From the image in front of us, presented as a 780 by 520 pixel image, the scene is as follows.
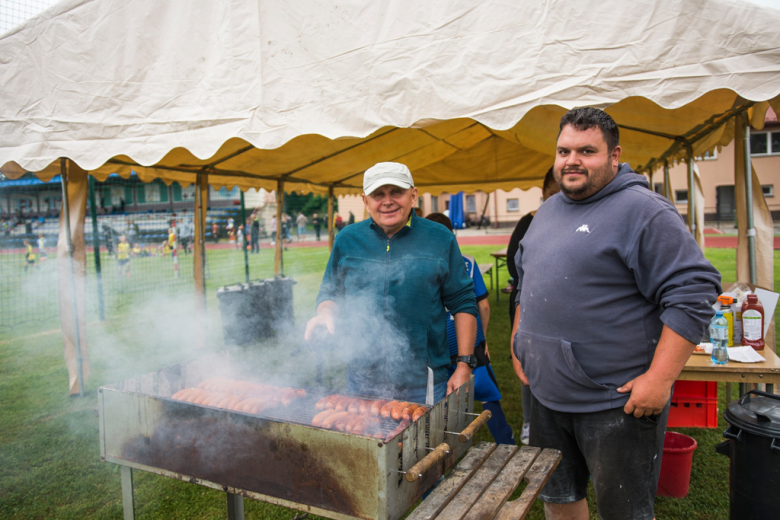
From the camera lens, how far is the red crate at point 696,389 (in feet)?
9.45

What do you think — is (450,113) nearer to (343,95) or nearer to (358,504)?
(343,95)

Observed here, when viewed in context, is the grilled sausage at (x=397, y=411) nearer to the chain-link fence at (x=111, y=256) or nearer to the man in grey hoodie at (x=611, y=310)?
the man in grey hoodie at (x=611, y=310)

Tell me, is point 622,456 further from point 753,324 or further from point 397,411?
point 753,324

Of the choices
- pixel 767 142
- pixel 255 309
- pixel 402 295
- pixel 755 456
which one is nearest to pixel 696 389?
pixel 755 456

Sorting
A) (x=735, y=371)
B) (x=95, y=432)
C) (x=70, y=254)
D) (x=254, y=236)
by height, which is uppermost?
(x=254, y=236)

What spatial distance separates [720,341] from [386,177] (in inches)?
85.3

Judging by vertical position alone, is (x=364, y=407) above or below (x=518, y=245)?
below

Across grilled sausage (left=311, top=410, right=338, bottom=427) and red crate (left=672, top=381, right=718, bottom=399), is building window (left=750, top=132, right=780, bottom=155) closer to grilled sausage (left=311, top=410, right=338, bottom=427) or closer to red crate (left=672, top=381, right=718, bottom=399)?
red crate (left=672, top=381, right=718, bottom=399)

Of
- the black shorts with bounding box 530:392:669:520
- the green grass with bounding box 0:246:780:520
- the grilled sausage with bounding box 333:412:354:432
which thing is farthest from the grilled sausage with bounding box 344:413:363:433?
the green grass with bounding box 0:246:780:520

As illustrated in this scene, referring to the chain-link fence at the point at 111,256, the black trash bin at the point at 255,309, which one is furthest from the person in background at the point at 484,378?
the chain-link fence at the point at 111,256

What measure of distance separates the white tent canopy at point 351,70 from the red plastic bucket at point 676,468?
2134 millimetres

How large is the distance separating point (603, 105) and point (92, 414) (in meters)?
5.33

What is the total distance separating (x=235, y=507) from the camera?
2.48 metres

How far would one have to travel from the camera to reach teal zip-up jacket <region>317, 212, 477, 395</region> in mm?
2434
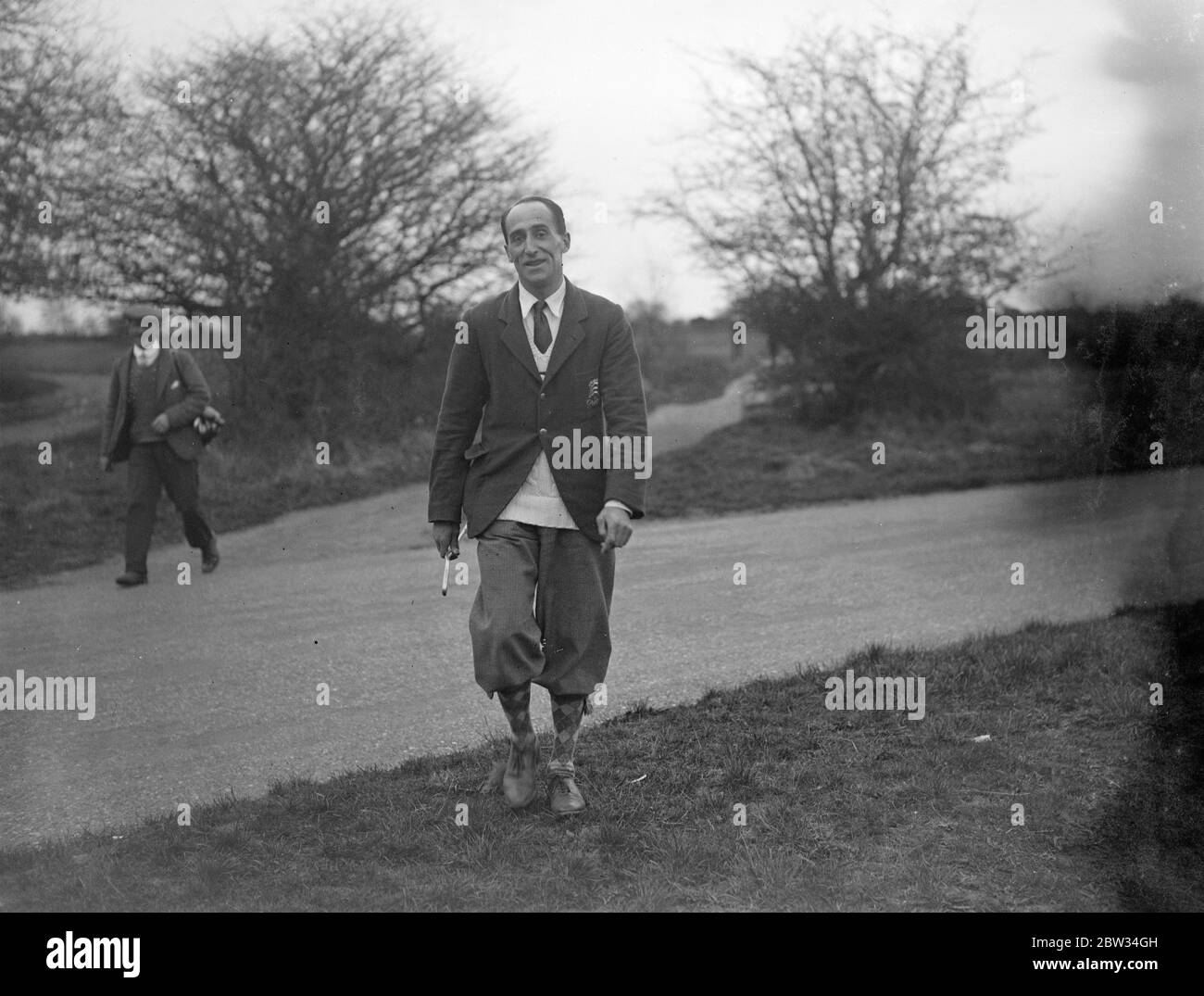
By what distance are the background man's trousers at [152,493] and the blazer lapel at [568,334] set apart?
18.0ft

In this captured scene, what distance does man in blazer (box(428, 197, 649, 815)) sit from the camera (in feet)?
15.5

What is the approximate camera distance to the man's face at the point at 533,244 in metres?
4.79

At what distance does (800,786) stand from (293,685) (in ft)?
9.47

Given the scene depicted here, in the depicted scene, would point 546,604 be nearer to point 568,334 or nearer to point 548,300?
point 568,334

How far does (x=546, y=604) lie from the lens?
15.8 ft

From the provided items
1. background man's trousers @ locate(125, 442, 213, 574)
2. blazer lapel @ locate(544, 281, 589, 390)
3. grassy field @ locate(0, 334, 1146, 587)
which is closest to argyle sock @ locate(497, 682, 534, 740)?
blazer lapel @ locate(544, 281, 589, 390)

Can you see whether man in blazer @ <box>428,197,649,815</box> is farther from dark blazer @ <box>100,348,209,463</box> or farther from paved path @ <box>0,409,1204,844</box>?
dark blazer @ <box>100,348,209,463</box>

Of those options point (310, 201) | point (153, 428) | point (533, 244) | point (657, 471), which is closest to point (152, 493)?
point (153, 428)

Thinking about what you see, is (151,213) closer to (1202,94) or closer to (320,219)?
(320,219)

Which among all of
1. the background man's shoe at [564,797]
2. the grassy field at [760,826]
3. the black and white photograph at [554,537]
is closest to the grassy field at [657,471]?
the black and white photograph at [554,537]

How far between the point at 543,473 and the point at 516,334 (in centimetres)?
51
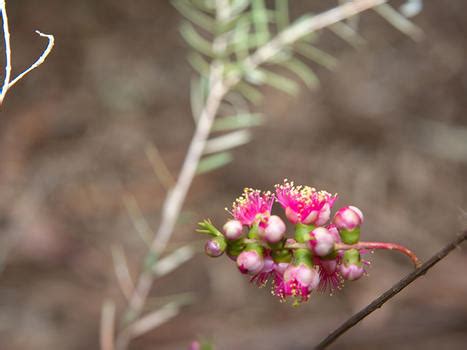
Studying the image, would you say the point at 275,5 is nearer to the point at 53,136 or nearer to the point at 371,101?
the point at 371,101

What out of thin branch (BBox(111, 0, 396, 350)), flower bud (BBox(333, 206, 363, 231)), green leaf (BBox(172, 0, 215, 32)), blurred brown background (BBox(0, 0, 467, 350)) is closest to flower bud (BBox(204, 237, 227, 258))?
flower bud (BBox(333, 206, 363, 231))

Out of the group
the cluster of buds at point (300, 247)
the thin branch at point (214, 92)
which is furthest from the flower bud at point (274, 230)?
the thin branch at point (214, 92)

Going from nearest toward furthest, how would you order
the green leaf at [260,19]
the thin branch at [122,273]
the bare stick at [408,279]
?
1. the bare stick at [408,279]
2. the green leaf at [260,19]
3. the thin branch at [122,273]

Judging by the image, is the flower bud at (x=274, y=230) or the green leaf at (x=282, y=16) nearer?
the flower bud at (x=274, y=230)

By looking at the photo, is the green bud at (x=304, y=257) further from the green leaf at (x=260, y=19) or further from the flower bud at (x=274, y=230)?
the green leaf at (x=260, y=19)

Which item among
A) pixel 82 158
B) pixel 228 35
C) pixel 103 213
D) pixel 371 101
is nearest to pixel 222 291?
pixel 103 213

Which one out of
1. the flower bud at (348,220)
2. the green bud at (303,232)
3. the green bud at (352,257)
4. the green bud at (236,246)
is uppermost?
the flower bud at (348,220)

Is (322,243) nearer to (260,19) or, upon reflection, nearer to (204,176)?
(260,19)
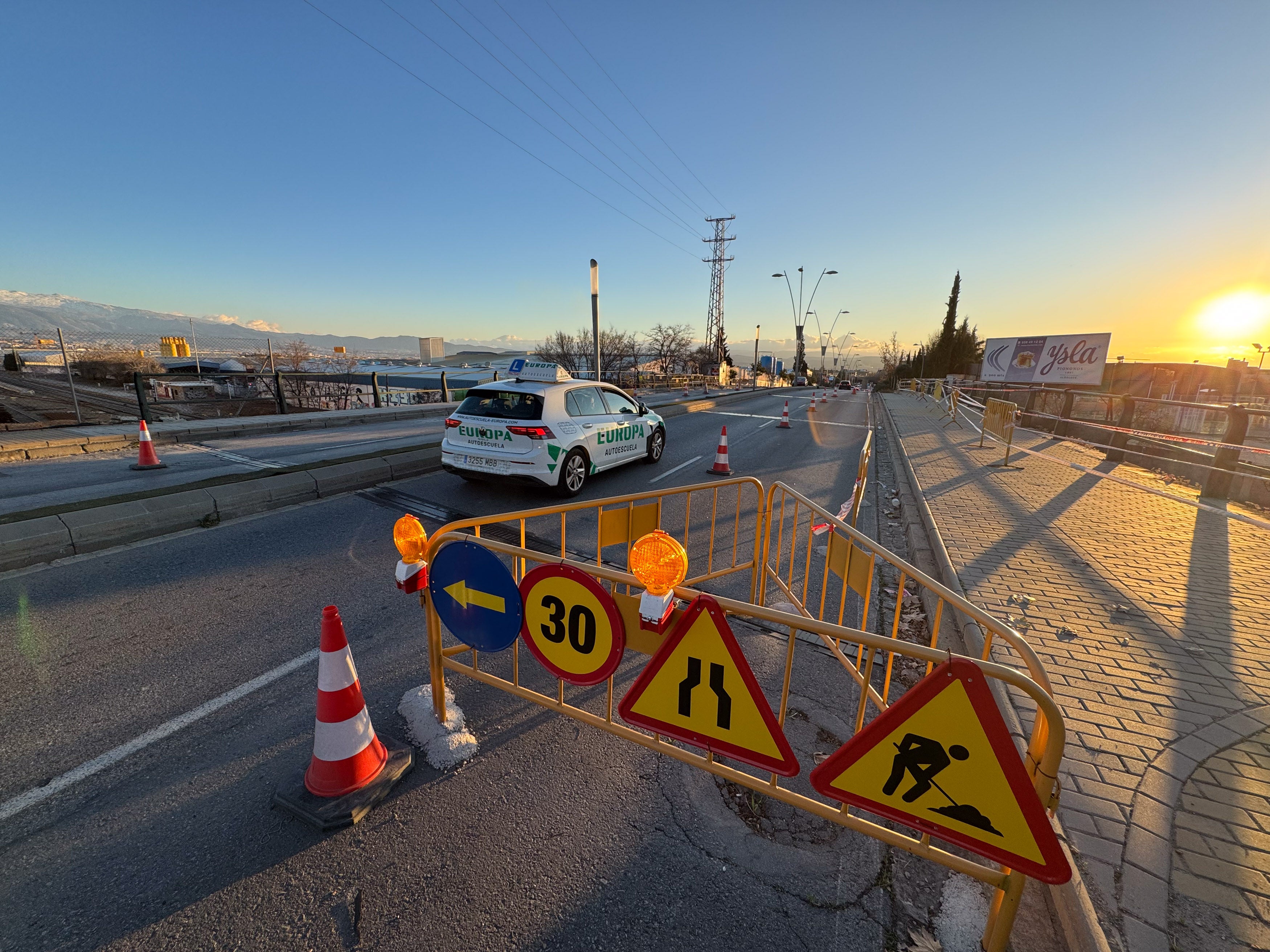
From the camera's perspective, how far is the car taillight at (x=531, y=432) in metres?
6.72

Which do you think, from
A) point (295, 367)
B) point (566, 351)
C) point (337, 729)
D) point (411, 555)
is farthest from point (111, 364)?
point (337, 729)

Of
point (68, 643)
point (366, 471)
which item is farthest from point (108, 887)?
point (366, 471)

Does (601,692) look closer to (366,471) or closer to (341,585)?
(341,585)

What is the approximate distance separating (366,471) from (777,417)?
16.4 m

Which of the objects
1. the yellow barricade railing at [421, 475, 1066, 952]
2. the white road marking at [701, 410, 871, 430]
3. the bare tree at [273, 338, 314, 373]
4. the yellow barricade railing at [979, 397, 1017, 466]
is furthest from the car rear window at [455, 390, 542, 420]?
the bare tree at [273, 338, 314, 373]

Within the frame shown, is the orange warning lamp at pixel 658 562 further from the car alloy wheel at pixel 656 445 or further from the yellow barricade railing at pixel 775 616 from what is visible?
the car alloy wheel at pixel 656 445

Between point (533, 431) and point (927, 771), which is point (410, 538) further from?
point (533, 431)

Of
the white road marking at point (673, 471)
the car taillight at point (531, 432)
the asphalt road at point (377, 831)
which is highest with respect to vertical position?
the car taillight at point (531, 432)

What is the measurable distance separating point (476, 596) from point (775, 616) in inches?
59.4

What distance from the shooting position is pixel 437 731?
2.78 metres

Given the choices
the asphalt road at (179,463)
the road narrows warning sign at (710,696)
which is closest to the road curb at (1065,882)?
the road narrows warning sign at (710,696)

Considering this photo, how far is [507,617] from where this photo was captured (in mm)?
2516

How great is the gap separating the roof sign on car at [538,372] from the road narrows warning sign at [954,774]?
21.6 ft

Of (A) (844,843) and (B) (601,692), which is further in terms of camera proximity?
(B) (601,692)
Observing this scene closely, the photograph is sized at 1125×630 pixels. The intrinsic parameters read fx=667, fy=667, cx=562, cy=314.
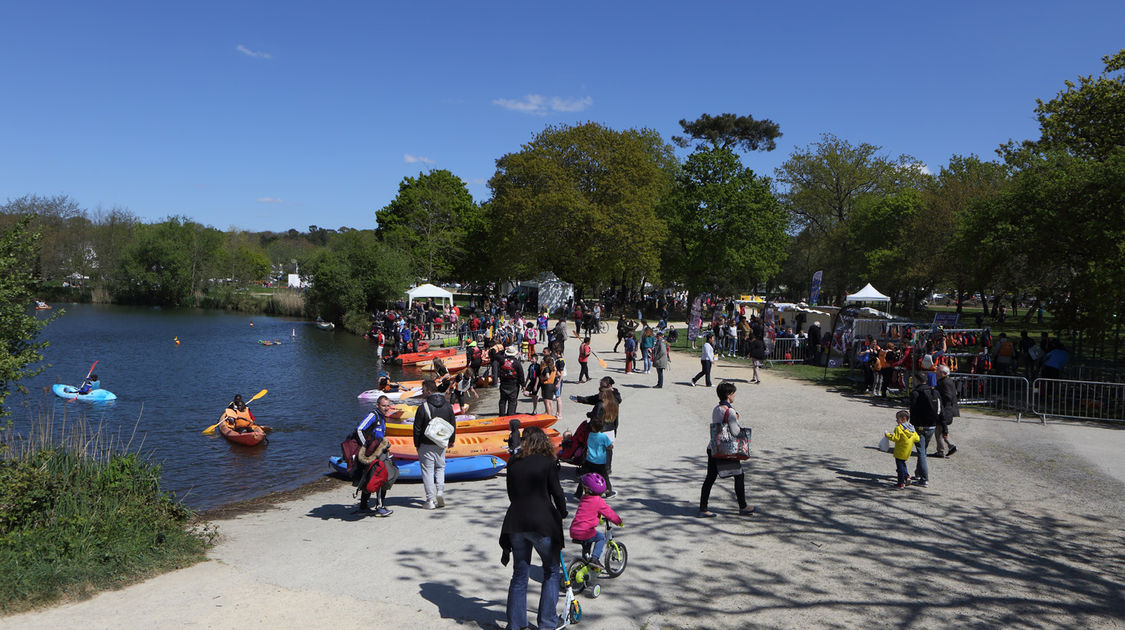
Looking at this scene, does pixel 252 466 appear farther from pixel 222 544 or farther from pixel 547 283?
pixel 547 283

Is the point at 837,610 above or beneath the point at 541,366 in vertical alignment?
beneath

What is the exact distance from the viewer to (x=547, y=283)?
45000mm

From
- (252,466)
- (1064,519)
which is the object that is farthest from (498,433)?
(1064,519)

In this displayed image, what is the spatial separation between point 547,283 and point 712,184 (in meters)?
14.5

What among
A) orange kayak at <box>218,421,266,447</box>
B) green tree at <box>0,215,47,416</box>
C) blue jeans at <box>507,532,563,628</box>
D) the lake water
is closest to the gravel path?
blue jeans at <box>507,532,563,628</box>

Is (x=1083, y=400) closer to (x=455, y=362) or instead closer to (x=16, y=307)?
(x=455, y=362)

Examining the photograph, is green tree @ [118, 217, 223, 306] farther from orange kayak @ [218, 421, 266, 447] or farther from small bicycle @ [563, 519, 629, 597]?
small bicycle @ [563, 519, 629, 597]

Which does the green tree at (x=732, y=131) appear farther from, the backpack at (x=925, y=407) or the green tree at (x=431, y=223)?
the backpack at (x=925, y=407)

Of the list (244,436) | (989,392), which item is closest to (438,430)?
(244,436)

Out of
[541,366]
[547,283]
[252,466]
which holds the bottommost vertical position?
[252,466]

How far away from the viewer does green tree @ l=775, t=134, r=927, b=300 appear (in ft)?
195

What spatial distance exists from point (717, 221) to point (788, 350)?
23.6 meters

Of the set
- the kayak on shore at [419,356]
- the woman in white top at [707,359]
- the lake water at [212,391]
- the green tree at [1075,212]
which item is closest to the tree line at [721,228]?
the green tree at [1075,212]

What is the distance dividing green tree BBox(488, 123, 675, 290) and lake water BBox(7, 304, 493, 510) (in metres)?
13.9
################
EXERCISE BRIEF: The lines to quote run from the one containing "Which does the" through the final line of the material above; please give them exactly, both ends included, and nothing else.

COMPLETED TASK:
Which does the green tree at (x=732, y=131) appear farther from, the backpack at (x=925, y=407) or the green tree at (x=431, y=223)?
the backpack at (x=925, y=407)

Of the list (244,436) | (989,392), which item is closest to (438,430)?
(244,436)

Out of
[541,366]
[547,283]
[252,466]
which holds the bottommost vertical position?
[252,466]

How far away from the viewer does green tree @ l=775, t=134, r=927, b=300 appear (in ft)?
195

What spatial distance exists from point (717, 221) to point (788, 350)?
23.6 meters

Of the set
- the kayak on shore at [419,356]
- the woman in white top at [707,359]
- the lake water at [212,391]
- the green tree at [1075,212]
which item is closest to the tree line at [721,228]?
the green tree at [1075,212]

What is the distance dividing green tree BBox(488, 123, 675, 290) and lake water BBox(7, 304, 493, 510) (in metres)?
13.9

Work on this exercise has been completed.